Victims of violent crimes are waiting up to two years for compensation, the Government's spending watchdog reveals today.

The Criminal Injuries Compensation scheme must modernise itself and should consider setting up a telephone call centre so victims can obtain swift, clear advice, the National Audit Office says.

In its first inquiry into the scheme, the audit office found that victims had to wait on average a year for their cases to be resolved, and more than two years if they go to appeal.

The office also expresses concern at wide variations in the proportion of victims who apply for compensation in different parts of the country. People in Lancashire and Merseyside are seven times more likely to apply than those in Bedfordshire or Grampian, it says.

David Davis, chairman of the Public Accounts Committee, said the scheme's organisers must act to counter delays. "It cannot be right that individuals, some of whom may have suffered horrendous injuries, have to wait on average a year for their case to be resolved," he said. "It is also essential that applicants are kept informed about the progress of their claims and, if they are unsuccessful, told the reasons why in plain English so there are no misunderstandings."

The office highlighted one case in which a victim applied for compensation, was turned down, applied unsuccessfully for a review of the decision and finally went to a full appeal panel before being told he was not eligible because he had suffered only a black eye.

More than 300,000 people are victims of violent crime each year, and in 1998-99, 78,900 applied for compensation. Of those, 46,000 received payments which averaged £4,200.

The office found that a quarter of applicants had been attacked in or near a pub, one in six had been attacked in the street, and one in 10 had been sexually assaulted.

• TASK ITEM:
Pull from the compensation article the passage that begins at the words "The Criminal Injuries" and stops after "go to appeal.", copying it word for word.

• INPUT DATA:
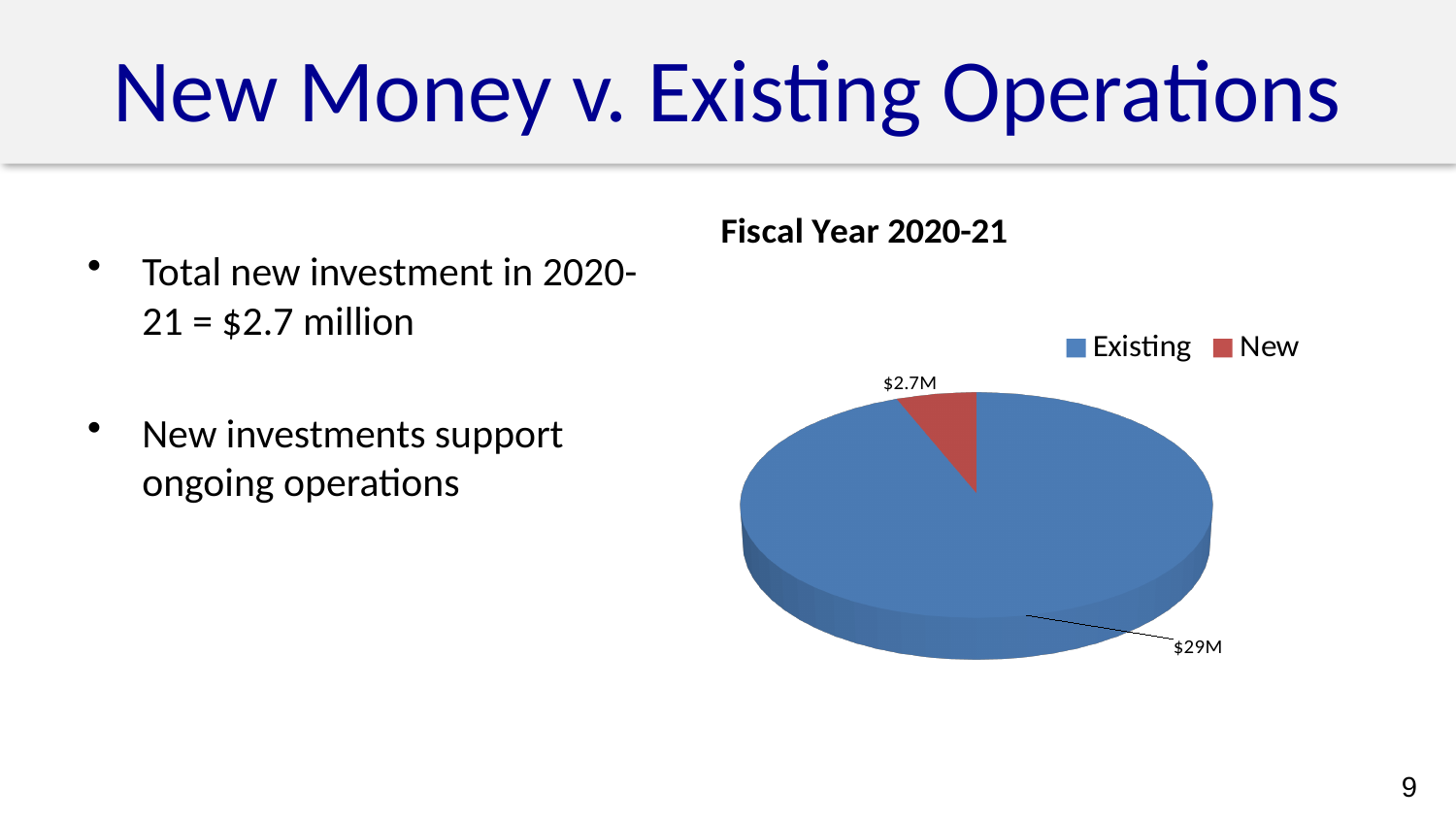
What is the difference between the Existing and New values in the pie chart? $26.3M Which slice of the pie chart is the largest? Existing How many slices does the pie chart have? 2 What colour is the Existing slice in the pie chart? Blue What is the value of the New slice in the pie chart? $2.7M What type of chart is shown on the slide? Pie chart Which slice of the pie chart is the smallest? New What is the title of the chart? Fiscal Year 2020-21 What is the combined total of the Existing and New slices? $31.7M Which is larger in the pie chart, Existing or New? Existing What is the value of the Existing slice in the pie chart? $29M How many entries does the chart legend list? 2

• OUTPUT:
The Criminal Injuries Compensation scheme must modernise itself and should consider setting up a telephone call centre so victims can obtain swift, clear advice, the National Audit Office says.

In its first inquiry into the scheme, the audit office found that victims had to wait on average a year for their cases to be resolved, and more than two years if they go to appeal.